Dan Snyder watched his Redskins play the Cardinals on Sunday alongside Ben Shelly, president of the Navajo Nation, and his wife Martha. Snyder’s team lost the game on the field as they won a public-relations victory in the visiting owner’s box.
Snyder, unlike the recent teams he has fielded, fights back.
“We’ll never change the name,” he told USA Today last year. “It’s that simple. NEVER — you can use caps.”
Since unambiguously articulating his recalcitrance, Snyder has started the Original Americans Foundations to buy backhoes, winter coats, and other items for Native American tribes. He has launched a website, RedskinsFacts.com, to counter the attack on the team’s four-score-and-one-year-old name. And on Sunday afternoon, Snyder broadcast the message to millions that even if the palest of the pale faces Phil Simms won’t say his team’s name on the air, the man representing one of America’s most storied tribes wears a Redskins hat with pride on national television.
On cue, Deadspin trashed Ben Shelly. The sports site, suddenly expert on tribal politics, maintains that the Navajo Nation president “entered office under a dark cloud” and “was accused of going behind the back of tribal leaders.” The only good Indian is a Deadspin Indian.
Shelly, and so many Native Americans, have wandered off the reservation on Washington’s NFL franchise.
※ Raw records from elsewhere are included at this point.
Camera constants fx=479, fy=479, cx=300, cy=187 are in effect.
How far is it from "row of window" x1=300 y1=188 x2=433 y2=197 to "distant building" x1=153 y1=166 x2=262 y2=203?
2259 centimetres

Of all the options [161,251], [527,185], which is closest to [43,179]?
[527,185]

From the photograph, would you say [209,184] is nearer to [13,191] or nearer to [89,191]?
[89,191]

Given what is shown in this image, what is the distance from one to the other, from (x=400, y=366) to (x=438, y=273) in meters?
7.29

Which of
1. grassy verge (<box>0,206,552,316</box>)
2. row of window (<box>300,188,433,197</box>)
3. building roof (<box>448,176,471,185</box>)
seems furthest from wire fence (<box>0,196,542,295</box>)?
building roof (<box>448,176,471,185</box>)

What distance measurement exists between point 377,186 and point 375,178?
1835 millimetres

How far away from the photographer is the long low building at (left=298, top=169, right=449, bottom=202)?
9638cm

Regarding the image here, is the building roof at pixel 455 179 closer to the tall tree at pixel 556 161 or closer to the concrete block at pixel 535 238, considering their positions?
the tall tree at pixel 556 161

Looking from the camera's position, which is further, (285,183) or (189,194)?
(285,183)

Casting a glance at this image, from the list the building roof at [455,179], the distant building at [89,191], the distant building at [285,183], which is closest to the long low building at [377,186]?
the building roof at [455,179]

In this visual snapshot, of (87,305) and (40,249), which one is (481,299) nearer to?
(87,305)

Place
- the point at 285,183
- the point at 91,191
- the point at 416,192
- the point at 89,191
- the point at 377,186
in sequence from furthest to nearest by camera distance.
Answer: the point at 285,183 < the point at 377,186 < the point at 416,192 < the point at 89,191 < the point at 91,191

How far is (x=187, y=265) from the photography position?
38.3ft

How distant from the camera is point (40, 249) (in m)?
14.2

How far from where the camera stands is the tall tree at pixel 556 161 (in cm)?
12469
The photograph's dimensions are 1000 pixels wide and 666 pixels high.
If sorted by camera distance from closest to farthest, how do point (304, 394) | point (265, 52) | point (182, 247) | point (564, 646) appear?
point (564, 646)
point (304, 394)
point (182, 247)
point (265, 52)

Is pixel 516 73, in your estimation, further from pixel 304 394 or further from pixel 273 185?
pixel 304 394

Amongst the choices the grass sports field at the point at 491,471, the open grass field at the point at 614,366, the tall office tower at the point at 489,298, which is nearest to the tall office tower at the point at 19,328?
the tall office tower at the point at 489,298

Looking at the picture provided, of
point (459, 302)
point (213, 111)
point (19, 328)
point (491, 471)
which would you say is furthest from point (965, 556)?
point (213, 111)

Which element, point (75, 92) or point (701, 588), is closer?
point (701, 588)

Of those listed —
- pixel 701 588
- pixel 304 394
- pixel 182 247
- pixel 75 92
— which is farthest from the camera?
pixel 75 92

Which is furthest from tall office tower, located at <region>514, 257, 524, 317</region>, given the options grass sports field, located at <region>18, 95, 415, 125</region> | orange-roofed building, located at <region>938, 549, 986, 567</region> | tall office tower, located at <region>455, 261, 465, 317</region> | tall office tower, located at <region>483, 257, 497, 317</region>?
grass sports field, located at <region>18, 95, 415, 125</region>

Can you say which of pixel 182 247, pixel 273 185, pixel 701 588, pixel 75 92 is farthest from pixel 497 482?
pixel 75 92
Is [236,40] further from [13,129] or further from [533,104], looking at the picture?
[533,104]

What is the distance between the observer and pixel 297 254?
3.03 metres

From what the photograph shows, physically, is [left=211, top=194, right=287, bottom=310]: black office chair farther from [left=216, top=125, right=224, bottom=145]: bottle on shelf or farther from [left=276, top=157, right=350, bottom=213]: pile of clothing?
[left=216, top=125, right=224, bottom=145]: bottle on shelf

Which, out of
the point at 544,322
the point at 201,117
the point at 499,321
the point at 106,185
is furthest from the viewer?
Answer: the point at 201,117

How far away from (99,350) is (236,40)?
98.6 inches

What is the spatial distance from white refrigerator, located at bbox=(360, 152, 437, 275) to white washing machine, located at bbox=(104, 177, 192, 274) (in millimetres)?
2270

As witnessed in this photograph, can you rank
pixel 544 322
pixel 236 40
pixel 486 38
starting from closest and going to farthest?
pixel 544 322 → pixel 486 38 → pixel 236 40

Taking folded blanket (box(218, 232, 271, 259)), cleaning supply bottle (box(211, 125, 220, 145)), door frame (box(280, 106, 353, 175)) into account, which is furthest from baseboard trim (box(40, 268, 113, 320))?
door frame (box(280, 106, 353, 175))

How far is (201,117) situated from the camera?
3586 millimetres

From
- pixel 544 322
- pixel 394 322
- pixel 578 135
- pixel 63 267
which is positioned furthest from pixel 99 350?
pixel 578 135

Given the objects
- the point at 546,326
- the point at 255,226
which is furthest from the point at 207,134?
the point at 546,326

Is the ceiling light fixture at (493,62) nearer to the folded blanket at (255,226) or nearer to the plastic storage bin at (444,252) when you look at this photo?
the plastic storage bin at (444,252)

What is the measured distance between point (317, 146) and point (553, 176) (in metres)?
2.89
Many American Indians take as much umbrage at “Redskins” as “Irish” Micky Ward does at “Celtics,” the Swedish Chef does at “Vikings,” and Bob and Doug McKenzie do at “Canucks.” The song, after all, doesn’t say, “Jail to the Redskins.”
“They’ve never asked Native Americans,” Chippewa Cree tribesman Wade Colliflower explains on RedskinsFacts.com. “It’s somebody else who knows nothing about us trying to speak for us. It’s kind of an insult.” Colliflower calls the team name a “positive term” that honors Native Americans.
Further away from Indian Country and closer to Redskins Country, Patowomeck tribe chief Robert Green told the Richmond Times Dispatch last year, “About 98 percent of my tribe is Redskins fans, and it doesn’t offend them, either.” Kevin Brown, Pamunkey chief, told the paper: “I like the uniforms. I like the symbol.”
Ten years ago, the National Annenberg Election Survey polled Native Americans on the NFL franchise’s name. Nine percent said the name bothered them. Ninety percent said that it didn’t.
Clearly, it bothers many white people when the name doesn’t bother Native Americans.